## Stated goal
Change every "yellow shirt" in the items below to "mustard shirt", leaving all other text unchanged.

## Source records

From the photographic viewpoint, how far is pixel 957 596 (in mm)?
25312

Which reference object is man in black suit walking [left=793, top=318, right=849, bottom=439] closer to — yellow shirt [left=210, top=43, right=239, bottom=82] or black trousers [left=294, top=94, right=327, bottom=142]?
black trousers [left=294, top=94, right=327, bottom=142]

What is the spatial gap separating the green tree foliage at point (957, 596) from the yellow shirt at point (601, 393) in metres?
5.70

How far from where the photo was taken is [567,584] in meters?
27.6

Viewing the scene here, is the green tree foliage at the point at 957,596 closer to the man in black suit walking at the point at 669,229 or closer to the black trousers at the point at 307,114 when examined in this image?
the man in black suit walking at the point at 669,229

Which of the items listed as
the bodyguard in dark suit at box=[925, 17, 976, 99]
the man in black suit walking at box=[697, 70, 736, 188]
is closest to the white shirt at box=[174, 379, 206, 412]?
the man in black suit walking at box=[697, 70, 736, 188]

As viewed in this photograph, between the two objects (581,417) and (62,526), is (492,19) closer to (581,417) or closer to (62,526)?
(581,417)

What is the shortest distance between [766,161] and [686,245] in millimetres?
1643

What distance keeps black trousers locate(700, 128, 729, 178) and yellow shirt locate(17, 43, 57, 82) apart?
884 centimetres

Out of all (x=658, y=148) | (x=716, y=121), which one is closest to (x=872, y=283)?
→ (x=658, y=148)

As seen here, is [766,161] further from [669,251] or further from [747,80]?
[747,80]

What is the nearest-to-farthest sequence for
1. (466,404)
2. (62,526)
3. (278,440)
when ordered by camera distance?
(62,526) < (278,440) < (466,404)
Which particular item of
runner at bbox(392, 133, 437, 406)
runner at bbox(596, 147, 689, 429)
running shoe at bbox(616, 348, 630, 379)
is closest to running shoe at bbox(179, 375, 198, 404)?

## Output
From the photographic viewpoint, how far is pixel 957 596 (in mm)?
25312

Which reference object is man in black suit walking [left=793, top=318, right=849, bottom=439] closer to — mustard shirt [left=210, top=43, right=239, bottom=82] or black trousers [left=294, top=94, right=327, bottom=142]?
black trousers [left=294, top=94, right=327, bottom=142]

What is the spatial gap separating the green tree foliage at point (957, 596) from the mustard shirt at point (601, 393) in metres?
5.70

How far from where the photo was taken is [567,584] in meters?
27.6

Viewing the scene here, is the green tree foliage at the point at 957,596 closer to the man in black suit walking at the point at 669,229 or closer to the black trousers at the point at 307,114 when examined in this image?
the man in black suit walking at the point at 669,229

Which of the items listed as
the bodyguard in dark suit at box=[925, 17, 976, 99]
the man in black suit walking at box=[697, 70, 736, 188]
is closest to the white shirt at box=[174, 379, 206, 412]?
the man in black suit walking at box=[697, 70, 736, 188]

As viewed in this photograph, between the two objects (581,417) and (62,526), is (492,19) closer to (581,417) or closer to (62,526)?
(581,417)

What is the shortest distance between [766,161] and [686,245] in millimetres?
1643

What distance keeps black trousers locate(700, 128, 729, 178) and mustard shirt locate(17, 43, 57, 82) apart?
884 centimetres

Out of all (x=658, y=148) | (x=716, y=121), which one is closest to (x=872, y=283)?
→ (x=658, y=148)

As seen here, is [766,161] further from [669,251] or further from [747,80]?
[747,80]

What is the nearest-to-farthest sequence for
1. (466,404)
2. (62,526)
3. (278,440)
when ordered by camera distance?
(62,526) < (278,440) < (466,404)
Which particular item of
runner at bbox(392, 133, 437, 406)
runner at bbox(596, 147, 689, 429)
running shoe at bbox(616, 348, 630, 379)
is closest to running shoe at bbox(179, 375, 198, 404)?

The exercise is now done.